Thursday’s forecast didn’t look good. A strong cold front moving eastwards was due around 1pm. Still, we had the morning, and made good progress on assembling the coop. It needed an additional foxproof skirt which took us several hours to fabricate. Then, right on schedule, the heavens opened, and we had to run for it. It rained steadily for around 5 hours, and apart from transferring the run panels onto site, that was it for the day.
On Friday we encountered the question that was to bedevil us throughout the remaining assembly. The run is made of wire mesh panels on a simple framework. So, mesh side in? Or mesh side out?
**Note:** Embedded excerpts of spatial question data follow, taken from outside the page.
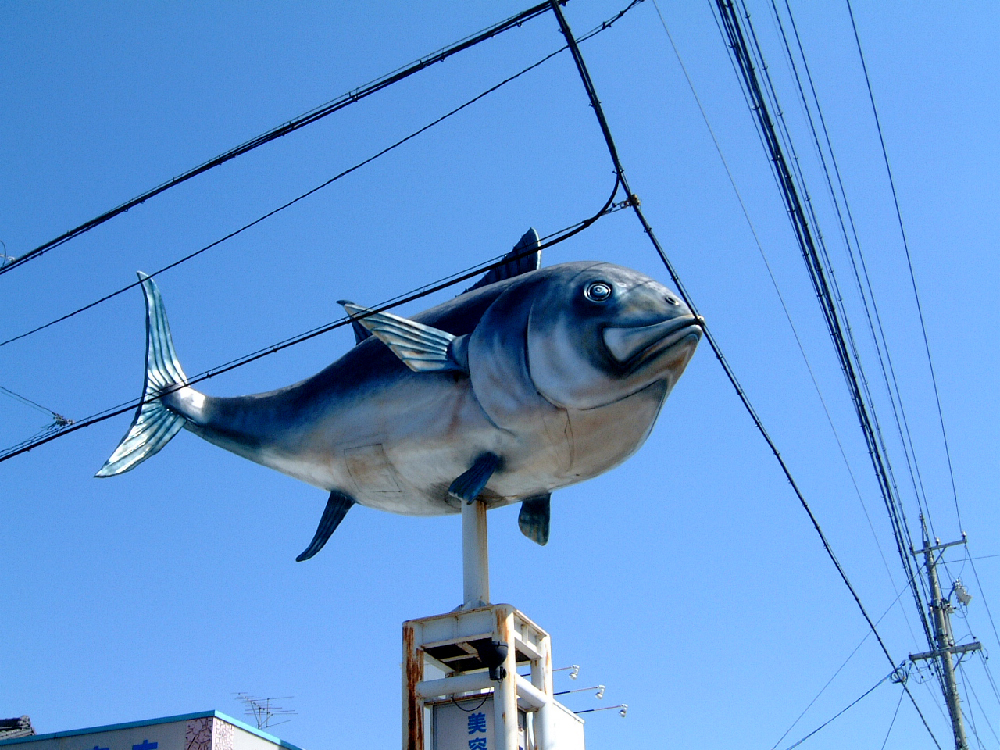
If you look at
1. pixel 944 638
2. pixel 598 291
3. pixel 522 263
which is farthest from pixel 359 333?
pixel 944 638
I remembered that when we’d dismantled it, the mesh side was outside, and I have pictures to prove it. But it looks wrong, and, furthermore, the Flyte So Fancy website has pictures to suggest it should be mesh inside. So, in spite of my direct experience, I decided to go for the aesthetically more pleasing option.
Big mistake. Huge.
Not that we realised that on Saturday evening. With one more day to go, all we had to do was to put the roofs on both house and run:
With yet more rain curtailing our time on Saturday, we looked forward to a forecast sunny Sunday to complete the job. Luckily we got a warm dry day.
Unluckily my bad decision over the mesh inside or outside hit us hard. The roof wouldn’t go on, and clearly something was wrong. So the only option was to swap the side panels over, costing us precious time. And of course, even with the side panels correctly configured, the roof took a lot of juggling about to seat correctly. It was late afternoon before we were confident that we would make it, and by the time we’d finished we were both stressed and physically tired.
Worth it? You bet. Here’s the finished article:
We still need to furnish the run with a feeder, a drinker, and a dust bath, and to put padlocks on the house and the doors of the run. But these are details that we can attend to tomorrow when the chickens arrive or later in the week.
The colours of the henhouse are from Messrs Sadolin, whose stains and varnishes we relied on when we had a house with wooden cladding. These are their garden colours, and rejoice in the names of “Alfie’s Vegetable Patch” (green) and “Charlotte’s Garden Lantern” (cream).